The Bank of England (BoE) has issued a cautionary note about the growing vulnerabilities in the financial system due to hedge funds’ record-setting short positions against US government bonds, according to a report by the Financial Times.
These positions, which have ballooned to a historic high of $1tn, could potentially destabilise markets if unwound quickly, the BoE stated on Wednesday.
The central bank’s warning comes as part of a report summarising discussions from its September financial policy committee meeting, highlighting concerns that these large-scale short bets, primarily part of “basis trades” strategies, could amplify future market stress. Basis trades are commonly employed by hedge funds to profit from price discrepancies between US Treasury bonds and their associated futures contracts.
“If these short positions were rapidly closed, it could significantly amplify the impact of future financial stress,” the BoE noted. “Recent volatility in global markets underscores the potential for market-based finance to exacerbate shocks.”

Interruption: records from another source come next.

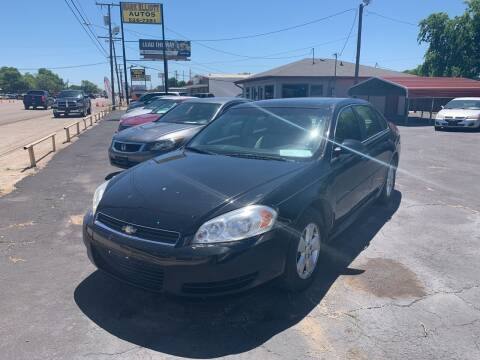 2011 Chevrolet Impala for sale at Elliott Autos in Killeen TX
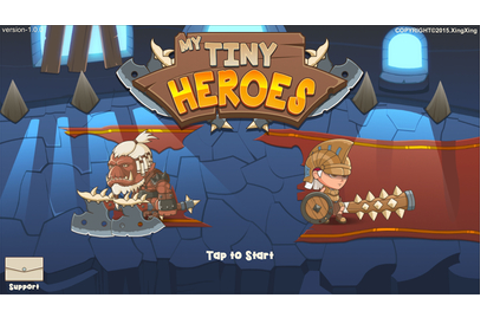App Shopper: My Tiny Heroes (Games)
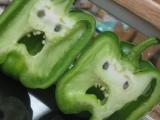 晚飯有青椒!!太可怕了..... 難道都不知道青椒的真面目嗎!!!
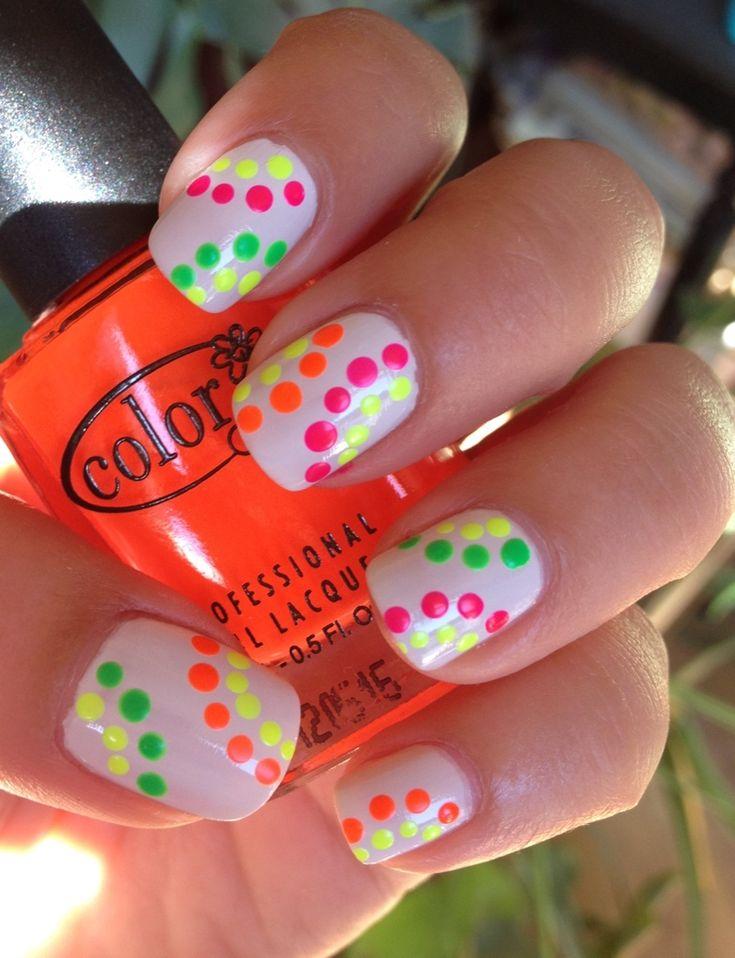 Funky Neon Dots Manicure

The BoE pointed to a period of heightened market turbulence in August as a case study of how leveraged positions can intensify price swings. While there was no immediate spillover into core financial markets, the central bank cautioned that the situation might have been different had economic news been less favourable or if deleveraging had been more severe.
It added that the continued “stretched” asset valuations left markets “susceptible to a sharp correction.”
The Bank of England warned that several factors could trigger a rapid unwinding of hedge fund positions in the US Treasury market, which serves as a global benchmark for funding costs. These include disruptions in the repo market, a sudden increase in counterparty credit risk, or substantial losses incurred by investors engaged in basis trades.
This concern is heightened by the Federal Reserve’s recent aggressive interest rate cuts and uncertainty surrounding the upcoming US presidential election, which could both contribute to further volatility in US Treasury markets.